Haziran ayından itibaren süreç niçin önemli?
1'İNCİ ÖNEMLİ KONU İRAN...
Amerika İran arasındaki Zürih’teki ön anlaşmalar sonucu ve devamındaki ılımlı hava haziran ayında İran’a uygulanan ambargoların kademeli olarak kalkmaya başlayacağı uluslararası birçok alanda bazı devletler arasında endişeler yaratmıştır.
Ben özellikle kademeli olarak kelimesinin altını kalın kırmızı kalemle çiziyorum.
Yıllardır İran’a uygulanan ambargo yüzünden İran’ın başta petrol ticareti olmak üzere diğer ticaretleriyle ilgili paraları bugüne kadar bu ambargo yüzünden dünyanın birçok ülkesinde uyur halde bekliyordu.

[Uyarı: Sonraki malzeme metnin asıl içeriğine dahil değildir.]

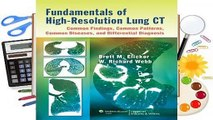 Online Fundamentals of High-Resolution Lung CT: Common Findings, Common Patterns, Common Diseases,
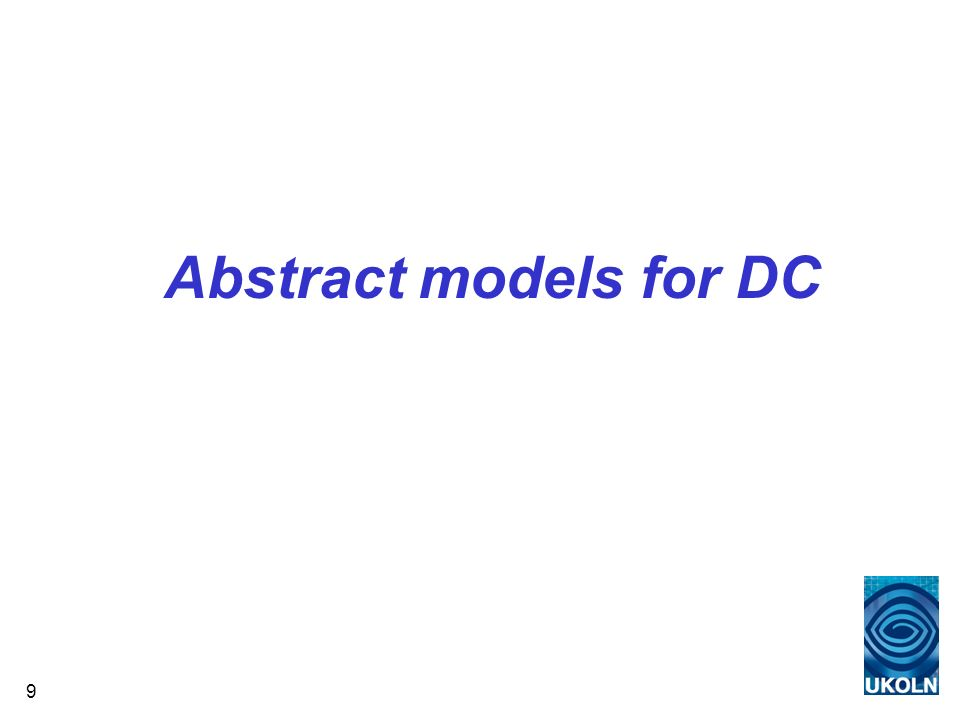 9 Abstract models for DC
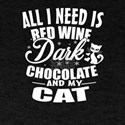 All I Need is Red Wine, Dark Chocolate, an T-Shirt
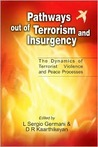 Pathways Out Of Terrorism And Insurgency: The Dynamics Of Terrorist Violence And Peace Processes In Divided Societies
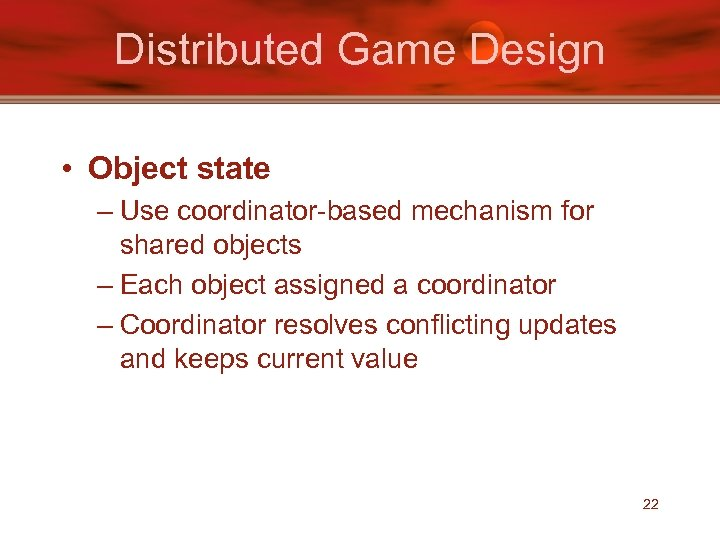 Distributed Game Design • Object state – Use coordinator-based mechanism for shared objects –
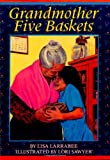 Grandmother Five Baskets
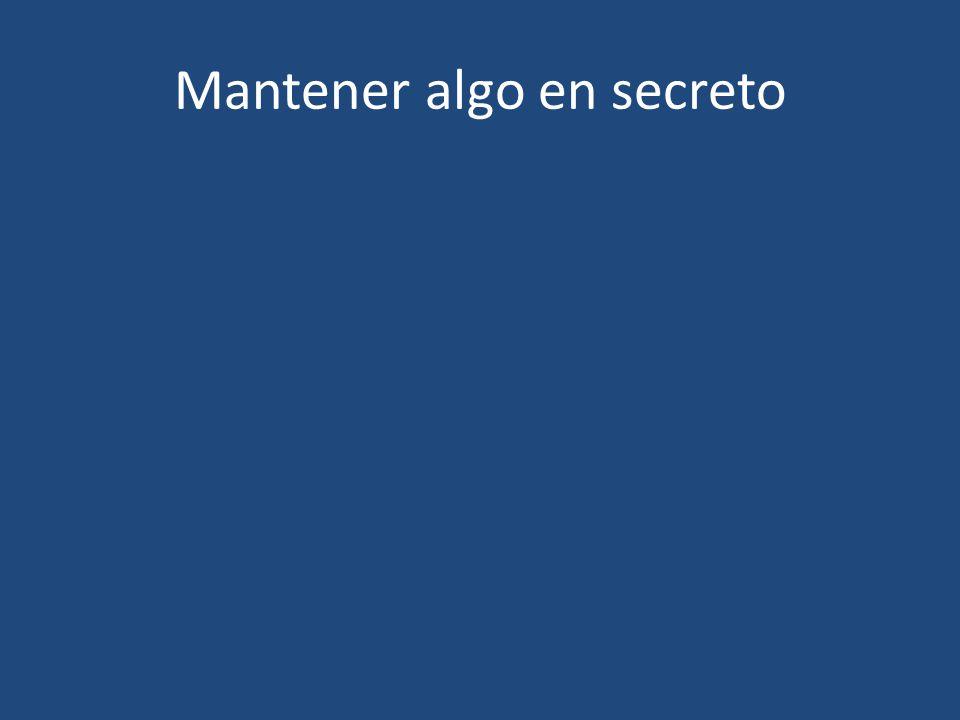 Mantener algo en secreto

Haziran ayından itibaren önce bankalara arasındaki para transferinin serbest bırakılması gündeme geliyor.
İran’ın Amerika’da 34 yıla yakındır 700 milyar dolara yakın altını ve parası olduğu biliniyor.
Çin’de 804 milyar dolar, Hindistan’da 100 milyar dolar, Türkiye ve çeşitli Avrupa devletlerinde de yüklü miktarda parası olduğu gizlenen, saklanan bir konu değil.
Bu şartlarda Ortadoğu’da dengeler bozulup yeniden kurulacak.
Hiçbir devlet İran’ın eline kendilerinde bulunan paralarını hemen çekmesini istemediğini, hatta bu yüzden Hindistan’ın kendilerinde bulunan İran’a ait 100 milyar dolarlık paranın karşılığında mal teklifinde İran’ın sıcak bakmadığı gündemde.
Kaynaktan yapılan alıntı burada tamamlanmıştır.